Я сразу же со своим братом отправился по указанному адресу. От Сухуми мы выехали на машине, а от селения Ажары пошло пешком километров сорок, к местам боев. Погибший солдат – мой отец. Листок, сохранившийся в солдатском медальоне, содержал адрес жены солдата – моей матери.
Подъем к местам был очень тяжелый. Мы подошли к самому краю ледника. Место, где нашли останки отца, было под скалой. Вблизи валялись стреляные гильзы, патроны, коробка от гранат, противогаз, полуистлевший перевязочный пакет. Таи же Чоплиани нашел медальон. Мы перевезли найденные останки в Ленинакан и здесь с почетом похоронили... Возможно, вы знаете кого-нибудь из участников боев, проходивших в районе Нахарского перевала. Может, кто-нибудь знает что-то о моем погибшем отце, который был рядовым солдатом. До войны он работал старшим бухгалтером Лепинаканского отделения железной дороги. Взят в армию в апреле 1942 года. Последнее письмо от него мы получили в августе того же года из Батуми. Он был коммунистом с 1926 года. В 1930 году участвовал в уничтожении бандитизма в Дилижане. Мы уверены, что он выполнил до конца свой долг солдата перед родиной...”
Судя по тому, что последнее письмо от Ашота Геворковича семья получила из Батуми, он служил, видимо, в том полку 9-й горнострелковой дивизии, который из резерва был отправлен Сергацковым на перевал. Возможно, и в самом деле еще отыщутся бойцы из этого полка, кто помнит солдата Маркосяна. Но случай этот говорит и о том, что горы хранят еще много тайн, и тайны эти ждут, чтобы их раскрыли. Трудно сказать, какие находки еще ожидают нас, о каких подвигах и судьбах мы услышим…
Когда в сентябре бои на Клухорском направлении закончились и большинство подразделений были отправлены оттуда на другие участки фронта, перевал остался охранять 1-й отдельный горнострелковый отряд.

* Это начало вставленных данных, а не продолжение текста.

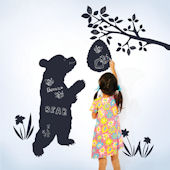 Wall Candy Chalkboard Bear Wall Decals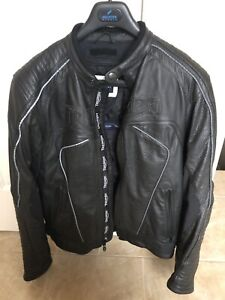 Triumph leather motorcycle jacket and pants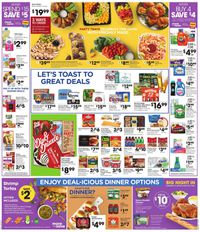 Catalogue City Market - Holiday Ad 2019 from 11/29/2019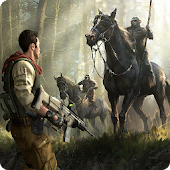Age Of Apes - Critical FPS Shooter Offline Android APK Download Free By FunStorm Studio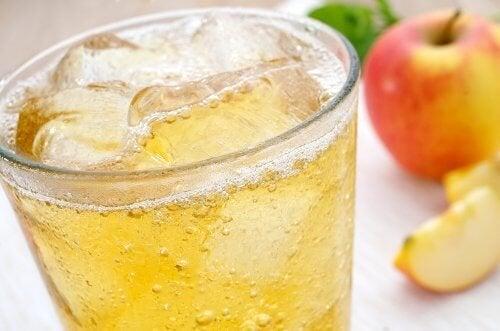 Лошо ли е да слагате лед в питието си?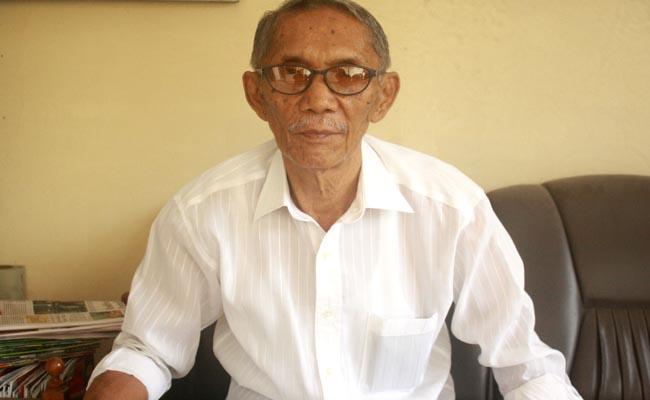 Drs. I Wayan Taman/Koranjuri.com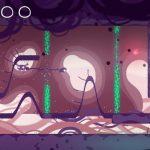 دانلود بازی Semblance برای PC اکشن بازی بازی کامپیوتر ماجرایی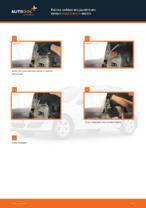 Kuinka vaihtaa etu-joustintuen laakeri Opel Astra H malliin
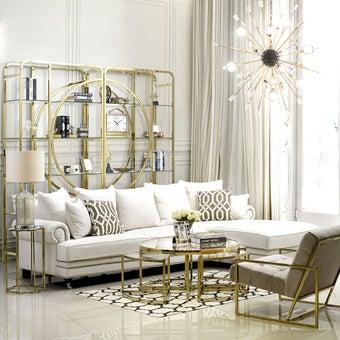 19078048-troden-furniture-sofa-recliner-corner-sofas-31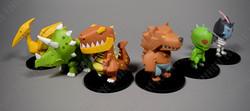 Scribblenauts Monsters & Dinosaurs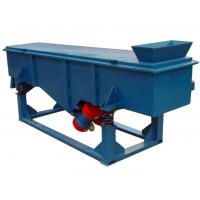 Wholesale China mild steel linear sand vibraitng separator from china suppliers
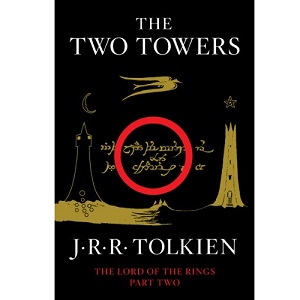 The Two Towers J. R. R. Tolkien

И хотя бойцы уже не испытывали такой напряженности, как вначале, однако война есть война, даже если она позиционная. Часто еще приходилось вступать в ожесточенные схватки с врагом, отделенным от наших позиций лишь узкой полосой глубокого, струящегося от морозной сухости снега. И в этих схватках гибли люди, оставляя в душах товарищей горечь утраты на долгие и долгие годы вперед.
Разве не героична даже в своей будничности история, которую поведал нам бывший боец отряда, ныне электрослесарь СМУ-3 в городе Прикумске Ставропольского края Василий Иванович Цыкало. Это история гибели друга Василия Ивановича, но это, нам кажется, прекрасная страница истории и его собственной жизни.
В декабре сорок второго года Василий Иванович в составе отделения, в котором был и его друг Виктор Цыплаков, был послан в разведку с конечным заданием достать “языка”. Разведка напоролась на засаду, началась перестрелка. Виктор был с ручным пулеметом и потому начал прикрывать огнем отход отделения. Оно благополучно отошло, пулемет Виктора замолчал, и немцы вскоре успокоились. Тогда наши осторожно начали высматривать Цыплакова. Его нигде не было видно. Василий Иванович отправился на поиски его и вскоре обнаружил следы крови на снегу. Заглянув в ледовую трещину, подле которой обрывалась кровавая цепочка, он увидел друга. К счастью, трещина была неглубокой, и Василий Иванович вытащил Виктора наверх.
Спрятавшись за камнями, он осмотрел друга. Тот был ранен в обе ноги и в грудь, причем валенки затекли кровью и смерзлись. Наступила ночь, и, кое-как перевязав рану на груди и надев на Виктора все теплое, что было на нем, Василий Иванович понес его к отряду.
– Все же не сумел я его сберечь,– пишет нам Василии Иванович.– Слишком много крови он потерял. Он скончался во время операции, и я похоронил его у большой сосны, обложив могилку камнями. Уже после войны побывал в Махачкале, у родных Виктора и рассказал им, как он погиб...
И в заключение главы о Клухоре мы приведем рассказ Ивана Петровича Голоты, бывшего комиссара 1-го отдельного горнострелкового отряда, продолжавшего воевать на Клухорском перевале, когда все другие подразделения уже ушли. Живет он сейчас в Белоруссии, работает начальником транспортной конторы Гомельского областного отделения связи.
...В первые дни января 1943 года отряд получил по рации короткий приказ: 1-му горнострелковому отряду преследовать немцев, сбросить с Клухорского перевала и освободить Теберду. Срок исполнения – два дня.
С наступлением рассвета наши лыжники, на ходу стреляя из автоматов, ринулись на немецкую оборону. Фашисты, беспорядочно отстреливаясь, покинули свои позиции и бросились к спуску с перевала. Голота с одним бойцом увлекся преследованием и вылетел на огромный снежный карниз над обрывом. Карниз подломился, и они полетели вниз. Снег набился в одежду, в уши, в оружие. Отряхиваясь, Голота увидел, что находится ниже перевала, рядом с немцами. Те выпустили по смельчакам две автоматных очереди, но с обрыва уже били другие подоспевшие бойцы. Немцы побежали вниз по ущелью. Бойцы, разгоряченные боем, стали прыгать сверху к Голоте, тут же становились на лыжи и продолжали преследовать егерей.
Вскоре начался еловый лес. Здесь тропа во многих местах была перегорожена завалами, попадались и заминированные участки. От выстрелов и разрывов мин снег осыпался с высоких елей, струясь к земле прозрачной, слепящей под солнцем кисеей. Бойцы продвигались к Теберде, неся на себе ящики с боеприпасами и продовольствием.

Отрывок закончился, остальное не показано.